そんなわけで撮影初日なんですが、雨が降りました。
前日、雨が降るぞ~、の情報をゲットした時間が遅く、予定変更の連絡にてんてこ舞い。
小道具買いに行ったりカメラの雨対策とかやってたんでね。時間無かったんですわ。
降水確率=80%
昼になったら60%
夜に成るにつれ=70%
そうかあ。
で川のシーンを撮る予定は変更。雨シーンを撮影。

 朝8時。
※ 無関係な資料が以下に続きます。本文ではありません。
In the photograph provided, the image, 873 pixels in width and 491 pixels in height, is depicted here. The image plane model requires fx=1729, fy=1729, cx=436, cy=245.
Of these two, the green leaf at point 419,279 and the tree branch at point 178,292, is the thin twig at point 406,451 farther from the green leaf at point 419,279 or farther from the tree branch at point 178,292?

家に役者の岩佐君到着。
着替えて雨降りの中、石神井公園に向かう。
電車走行中の車窓から雨の中自転車で走っている岩佐君を撮影。
その後、雨の中自転車で走りぬける岩佐君を撮影。
さらに雨の中自転車を降りて手を振る岩佐君を撮影。
その後雨の中自転車に振り返る石川さんを撮影。
そして雨の中自転車を引いて石川さんの近くに行く岩佐君を撮影。
そんなわけで雨と自転車カットをゆったりと撮った。
ゆったりとしか撮れないのだ。雨降っているから。
雨がね~カメラに入ると壊れるやもしれないからね~気を使うわけですよ。
さらに風がね、結構吹いてたね。

 石神井公園での撮影が済むと
今度は光が丘公園に向かい、学生服の石川さんと生野君のシーンを撮影。
光が丘は大きな公園だ。大きな公園らしくラッパを吹いている輩がいたりする。
今回もラッパを必死に練習している人が遠くにいて音が難しかった。というか、とりあえず撮ってラッパのオンリーも貰う。
雨は夕方になってやんだりしたが、
夜にかけて再び降ってきた。光が丘駅に向かう道はしんどかったなあ。
カメラが重い。いつもより多少でかいカメラだから重い。
いつもって
いつも違うカメラ使っているんだけどね僕は。。。
今までで、か。今までで一番重いカメラを担ぎ、小道具下げてまあ大変ですわ。肩大変ですわ。

 今日明日で川のシーンを全部来週に持ち越し。
役者としては連続での撮影をのぞんでいる。僕もその方がいい。
なので明日は雨が降らないんだけど川のシーンはやらず、
新宿とか行ってきます。練馬高野台とか行って来ます。一旦家に帰ったほうがいいかな。照明持たなきゃいけない。重い!撮影は荷物の重さに耐えかねる。必要最小限でもまだ重いからねえ。鍛える気でいきますわ。

 あんまり気合入れないで撮影するつもりです。
そんな事言っても気合度が変わったためしは無いですが。まあ「恋鎖」ほどのこだわりは無く、
短編ですからね、こだわり過ぎると宜しくないんで。ほどほどに。そんなわけで今日の撮影も一発オッケーが多いわけです。役者さんはまだ堅いのでドンドンほぐして行こう。

 家に帰りウインナーを焼いて食べ
電話してテレビ見てたらいつの間にか寝てしまい
夜の2時に起きた。熟睡らしく2度寝が出来そうも無い。う~ん。夜勤やってると管理が難しいぜ~。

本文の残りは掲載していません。